## Tasks
**A)** Translate this sentence from the piece on Lieutenant Governor Brian Dubie into Spanish: "You wouldn’t exactly call Lieutenant Governor Brian Dubie the hardest working man in Vermont politics."
**B)** Carry the piece on Lieutenant Governor Brian Dubie forward from its final sentence.

## Text provided
★ ★ ★ ★

You wouldn’t exactly call Lieutenant Governor Brian Dubie the hardest working man in Vermont politics. And yet he’s done all right in life. As a tall man, often in a well-pressed uniform of one sort or another, he is easily mistaken for an action-figure, and for many voters that’s more than enough.
You know you’ve hit the sweet spot when your Wikipedia entry notes your “laid back approach to campaigning,” and yet you manage consistently to shrug your way to re-election.
If the Douglas recipe for re-election is elementary (tough talk on drugs and taxes), the Dubie recipe can’t even properly be called a recipe at all, because it contains only a single basic ingredient: Brian in uniform, served up as late in the campaign season as possible.
Garnish with 9/11, and serve.
Who could forget the harrowing two-week deployment to Iraq during Dubie’s last campaign, news of which was held to compete with the news of Dunne’s big win over Tracy in the Democratic primary?

★ ★ ★ ★

## Material provided
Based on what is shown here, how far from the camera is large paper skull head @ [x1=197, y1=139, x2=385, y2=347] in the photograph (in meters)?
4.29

★ ★ ★ ★

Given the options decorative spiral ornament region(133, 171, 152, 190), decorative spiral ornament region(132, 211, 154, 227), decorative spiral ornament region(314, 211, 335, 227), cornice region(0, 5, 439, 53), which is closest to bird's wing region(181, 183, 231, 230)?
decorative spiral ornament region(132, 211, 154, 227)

★ ★ ★ ★

## In response
**A)** No llamarías exactamente al vicegobernador Brian Dubie el hombre más trabajador de la política de Vermont.

**B)**
And sure enough, like clockwork, Dubie’s at it again: He’s starring in a pretty convenient Red Cross commercial, a radio spot that opens with a modest reference to Dubie’s yeoman’s work on the Governor’s Homeland Security Advisory Council.
The pressing reason for the spot? To urge all listeners to “create an emergency plan” in their own homes.
How long, Lord, how long? How long before 9/11 is allowed to rest in peace, rather than being pressed into service by every sweaty-palmed down-ballot Republican from Boise to Bangor?
How long before we drop this odd phrase “Homeland Security” altogether, which sounds like something lifted straight from World War II propaganda — propaganda aired by the losers, not the winners?
And how long before we set some sort of decent standards limiting public service announcements that double as campaign spots for nervous incumbents?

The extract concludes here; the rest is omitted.